Tout d’abord : je ne suis pas une spécialiste de la Tunisie, mais l’hasard de la vie a fait que j’y étais la veille avant que le jeune Mohamed Abou Azizi s’est immolé, geste qui a conduit les citoyens du pays à se libérer de leur président Ben Ali et son clan.
Autre fait du hasard : j’y étais pour parler des médias sociaux dans le domaine du tourisme, devenu première filière de revenus pour la Tunisie depuis des années 70. Ces mêmes réseaux sociaux qui ont contribué à la “Révolution du Jasmin” qui s’y est déroulée en janvier 2011.
Lors des rencontres avec des acteurs touristiques à Tunis, mi-décembre 2010, j’ai relevé plusieurs facteurs de blocage pour un développement touristique “naturel” et stable, pourtant extrêmement nécessaire pour un pays qui perd 4% des parts de marché annuellement et qui a bâti une bonne partie de son économie sur ce secteur.
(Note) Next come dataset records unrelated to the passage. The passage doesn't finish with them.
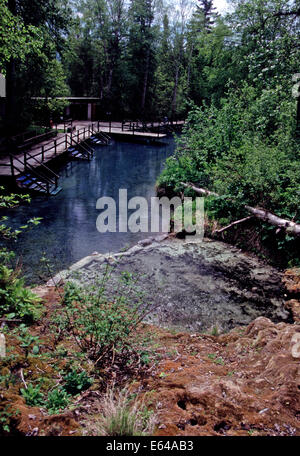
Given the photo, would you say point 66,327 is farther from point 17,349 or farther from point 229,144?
point 229,144

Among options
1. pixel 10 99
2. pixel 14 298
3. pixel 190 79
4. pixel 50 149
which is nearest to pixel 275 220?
pixel 14 298

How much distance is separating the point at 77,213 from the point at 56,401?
35.8 feet

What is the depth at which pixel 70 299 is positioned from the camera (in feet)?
15.0

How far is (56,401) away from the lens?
125 inches

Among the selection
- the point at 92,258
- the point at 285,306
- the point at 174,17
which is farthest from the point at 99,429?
the point at 174,17

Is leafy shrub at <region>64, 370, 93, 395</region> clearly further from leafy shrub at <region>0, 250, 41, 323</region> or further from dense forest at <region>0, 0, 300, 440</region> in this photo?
leafy shrub at <region>0, 250, 41, 323</region>

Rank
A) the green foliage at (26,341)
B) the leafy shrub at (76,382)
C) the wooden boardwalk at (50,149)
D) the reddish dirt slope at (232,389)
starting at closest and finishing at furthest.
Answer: the reddish dirt slope at (232,389) < the leafy shrub at (76,382) < the green foliage at (26,341) < the wooden boardwalk at (50,149)

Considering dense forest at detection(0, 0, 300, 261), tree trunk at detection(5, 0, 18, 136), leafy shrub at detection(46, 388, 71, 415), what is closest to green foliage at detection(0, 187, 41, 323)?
leafy shrub at detection(46, 388, 71, 415)

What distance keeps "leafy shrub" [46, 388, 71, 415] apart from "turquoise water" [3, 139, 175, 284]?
2648mm

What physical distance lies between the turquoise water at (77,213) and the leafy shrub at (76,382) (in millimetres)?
2364

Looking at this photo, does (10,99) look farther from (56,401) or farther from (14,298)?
(56,401)

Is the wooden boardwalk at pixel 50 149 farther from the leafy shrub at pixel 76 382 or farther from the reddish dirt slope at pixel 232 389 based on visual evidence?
the reddish dirt slope at pixel 232 389

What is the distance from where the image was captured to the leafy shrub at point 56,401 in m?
3.10
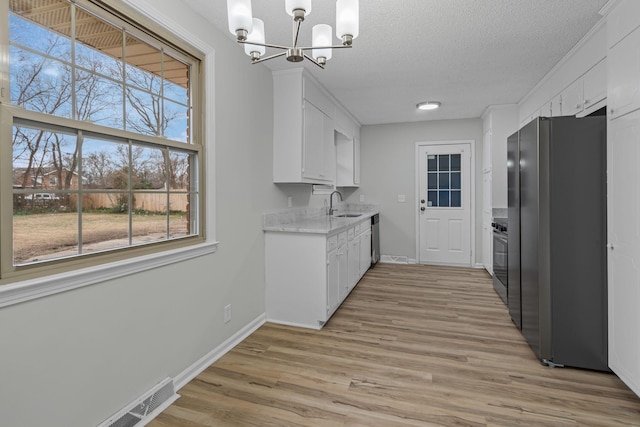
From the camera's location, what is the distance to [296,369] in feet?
7.58

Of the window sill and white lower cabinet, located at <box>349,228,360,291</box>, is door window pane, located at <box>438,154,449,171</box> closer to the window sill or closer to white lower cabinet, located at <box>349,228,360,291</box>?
white lower cabinet, located at <box>349,228,360,291</box>

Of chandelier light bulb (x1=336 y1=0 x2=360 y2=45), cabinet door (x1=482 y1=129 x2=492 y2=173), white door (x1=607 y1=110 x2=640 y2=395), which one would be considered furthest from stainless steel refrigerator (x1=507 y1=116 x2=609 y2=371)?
cabinet door (x1=482 y1=129 x2=492 y2=173)

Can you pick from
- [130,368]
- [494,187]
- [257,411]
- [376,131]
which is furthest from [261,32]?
[376,131]

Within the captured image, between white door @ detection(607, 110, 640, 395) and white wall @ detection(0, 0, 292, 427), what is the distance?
2.53m

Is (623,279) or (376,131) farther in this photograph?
(376,131)

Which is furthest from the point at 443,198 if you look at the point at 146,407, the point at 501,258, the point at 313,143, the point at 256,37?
the point at 146,407

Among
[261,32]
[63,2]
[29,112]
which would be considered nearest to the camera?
[29,112]

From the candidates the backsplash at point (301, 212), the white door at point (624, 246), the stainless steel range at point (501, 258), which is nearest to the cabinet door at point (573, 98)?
the white door at point (624, 246)

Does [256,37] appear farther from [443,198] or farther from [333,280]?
[443,198]

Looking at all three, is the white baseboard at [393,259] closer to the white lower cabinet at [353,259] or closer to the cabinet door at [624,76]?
the white lower cabinet at [353,259]

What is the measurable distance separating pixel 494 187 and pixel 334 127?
2357 mm

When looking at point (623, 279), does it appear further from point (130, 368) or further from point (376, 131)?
point (376, 131)

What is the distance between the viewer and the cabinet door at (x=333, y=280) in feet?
9.99

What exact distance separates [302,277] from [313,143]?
55.7 inches
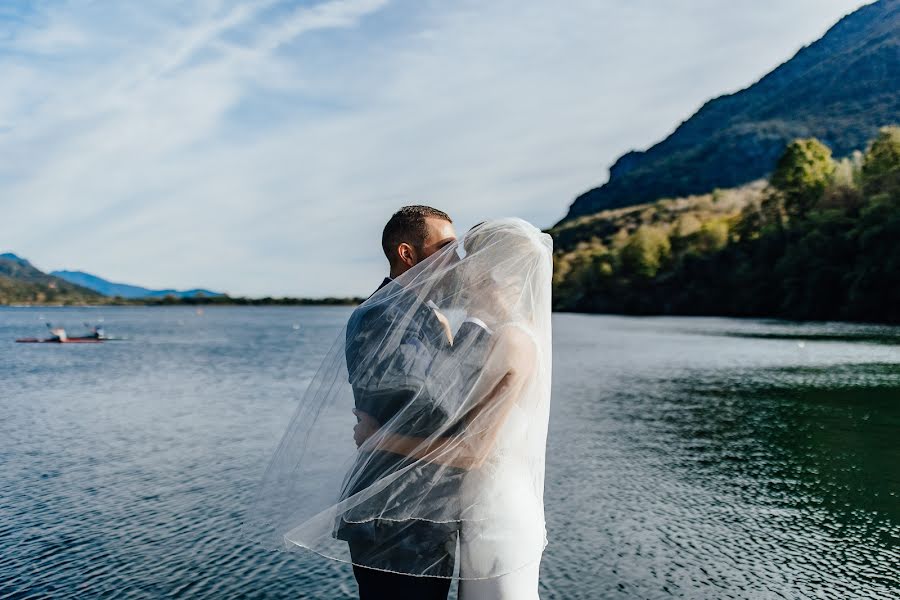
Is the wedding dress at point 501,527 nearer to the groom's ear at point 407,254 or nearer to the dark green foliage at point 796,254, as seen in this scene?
the groom's ear at point 407,254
Cet article est une recherche pour trouver des perspectives d’un nouveau tourisme Tunisien “d’après la révolution”.
La “virtualisation de notre environnement” n’a pas été retenu comme “probabilité” lors de nos réunions (2008) pour le Groupe Prospective pour le tourisme en Poitou-Charentes en 2025 et on a eu tort ! Je me reprend : ce n’est déjà plus une probabilité, c’est une réalité.